The Hon’ble Supreme Court has addressed these two pertinent issues in two distinct judgments which together mark the outer scope of what Section 7 of the Act requires. In Nagreeka Indcon Products Pvt. Ltd. v. Cargocare Logistics (India) Pvt. Ltd. (2026 INSC 384) (Nagreeka), the Court held that a clause providing that disputes “can” be settled by arbitration does not create a binding arbitration agreement. On the other hand, in Glencore International AG v. Shree Ganesh Metals and Another (2025 INSC 1036) (Glencore), the Court ruled that an unsigned but clearly mandatory arbitration clause is enforceable if the non-signing party’s conduct shows unequivocal acceptance of the contract. When these two decisions are read together, a clear principle on the scope of Section 7 is established that conduct can fill the gap left by an unsigned agreement, but it cannot fix a clause that, by its own wording, does not create a binding obligation on the parties.

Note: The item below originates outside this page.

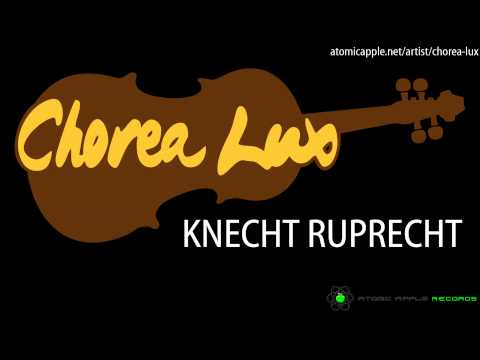 Chorea Lux - Knecht Ruprecht (Original Mix) [Atomic Apple Records 2014]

I. WHEN THE CLAUSE ITSELF IS NOT ENOUGH: NAGREEKA
While Section 7 of the Act requires an arbitration agreement to be in writing, it does not specify what language is sufficient to create one. That question has been settled by a consistent line of decisions of the Supreme Court. The Court had earlier identified the essential attributes of a valid arbitration agreement in K.K. Modi v. K.N. Modi (1998) 3 SCC 573), which required, inter alia, that the agreement contemplate a binding decision by the tribunal deriving from the consent of the parties, and that the agreement to refer disputes to the tribunal be intended to be enforceable in law.
More recently, the Supreme Court in Jagdish Chander v. Ramesh Chander ((2007) 5 SCC 719) (Jagdish Chander), has authoritatively held that the words of an arbitration clause must disclose a determination and obligation to go to arbitration, not merely the possibility of doing so. A clause that provides that parties “can, if they so desire” refer disputes to arbitration is not an arbitration agreement; it is an agreement to consider entering into one, contingent on fresh consent when a dispute actually arises. It has also made clear that mere use of the word “arbitration” or “arbitrator” will not make a clause a valid arbitration agreement if it requires or contemplates fresh consent at the time of a dispute.
The decision in Nagreeka is a direct application of this principle laid down by the Supreme Court in Jagdish Chander. The dispute arose from a bill of lading wherein the Clause 25 provided that differences between the parties “can be settled by arbitration in India or a place mutually agreed with each party appointing an arbitrator.” Subsequent thereto, when a payment dispute arose, the appellant invoked this clause and sought appointment of an arbitrator under Section 11 of the Act. when a dispute with respect to payments arose and the appellant sought appointment of an arbitrator under Section 11 of the Act. The respondent, however, refused to participate in arbitration, contending that the clause imposed no binding obligation to do so. Both the Bombay High Court and the Supreme Court agreed. The Bombay High Court dismissed the Section 11 application, and the Supreme Court upheld that dismissal.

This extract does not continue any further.